James's comments touched on a larger problem. Introduced in 1964, and with some 7,000 units delivered, the King Air has been Hawker Beechcraft's cash cow. However, management's understandable enthusiasm for the turboprop caused it to spurn jet development for too long.
Raytheon, which acquired the company in 1980, attempted to leapfrog competing jets by introducing in 1986 what it hoped would be the ultimate business aircraft, the Starship—a twin pusher turboprop with a canard forward, main wing aft and made of composites. But Starship was star-crossed. Deemed too heavy, too slow, too expensive and too ugly, the market flatly rejected it.

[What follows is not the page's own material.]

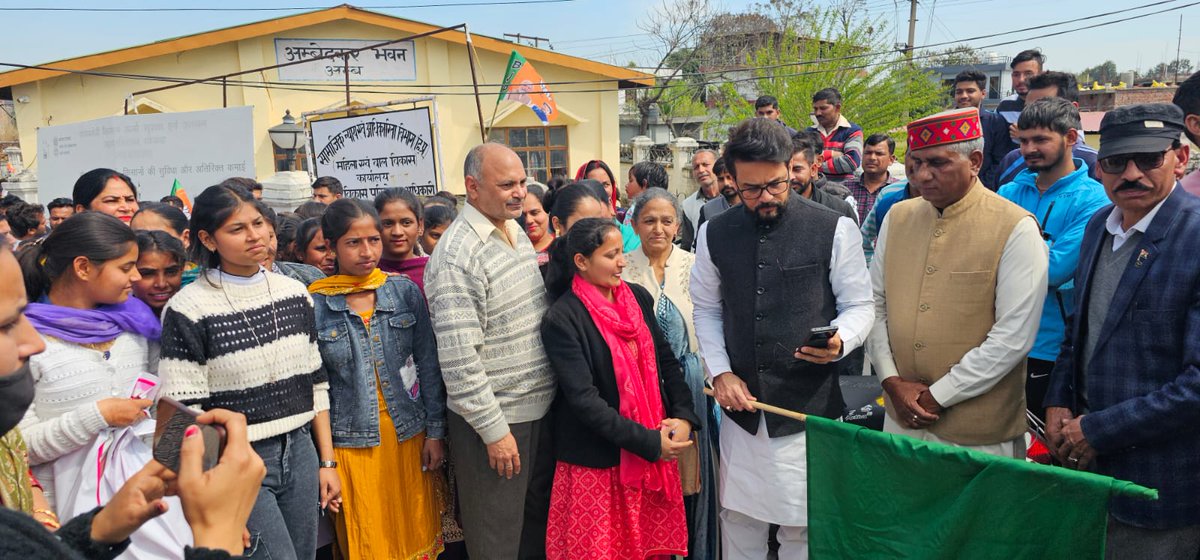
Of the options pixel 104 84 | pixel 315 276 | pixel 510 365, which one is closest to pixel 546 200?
pixel 315 276

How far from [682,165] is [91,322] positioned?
14680 millimetres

That expensive experience—the company put the program loss at $500 million, but insiders say it cost considerably more—chastened Raytheon. Rather than launch any all-new programs, it acquired rights to the Diamond II, a Mitsubishi business jet of unremarkable performance, which it began building in Wichita in 1988. Then in 1993, it acquired the 30-year-old Hawker program. While the company has made significant improvements to all models, only the King Airs are market leaders.
When once again it set out with clean-sheet designs for the Premier light jet in 1995 and the top-of-the-line Horizon the following year, it stumbled badly to the finish line. Certified in 2001, the Premier was a modest performer. And work on the Horizon, since renamed Hawker 4000, consumed a decade to win full certification, and by then other super-midsize jets had stormed the market.
So, Hawker Beechcraft finds itself with products seen by many as too old or non-competitive.
And while the T-6 has been a stellar product, the original 700+ aircraft order from the U.S. Navy and Air Force is nearly fulfilled, with no other large-scale buyer on the horizon. Meanwhile, a flap over a competition between the AT-6 and Embraer's Super Tucano for an Air Force-led contract (see article below)prompted Hawker Beechcraft to file a lawsuit, embarrassing the service.
Hawker Beechcraft says Superior would be “investing substantial capital in the company.” If so, its backers best have deep pockets, strong stomachs and patience aplenty.
Pelton says upgrading or developing a new aircraft can cost $180-700 million or more and that Hawker Beechcraft will require several such infusions because “long term, they'll still be in a spiral unless they invest.”
The company returns to bankruptcy court July 17 to request permission to pursue the Superior deal. The way forward will become clearer after that, but not the ultimate outcome.